- _AIM_
Reproduce each of the following lines unchanged.

- _TASK INPUTS_
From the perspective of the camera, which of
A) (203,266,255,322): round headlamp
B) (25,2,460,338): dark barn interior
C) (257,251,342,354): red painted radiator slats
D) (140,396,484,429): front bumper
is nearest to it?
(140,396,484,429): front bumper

- _ANSWER TO THE PROBLEM_
From the perspective of the camera, which of
A) (203,266,255,322): round headlamp
B) (25,2,460,338): dark barn interior
C) (257,251,342,354): red painted radiator slats
D) (140,396,484,429): front bumper
is nearest to it?
(140,396,484,429): front bumper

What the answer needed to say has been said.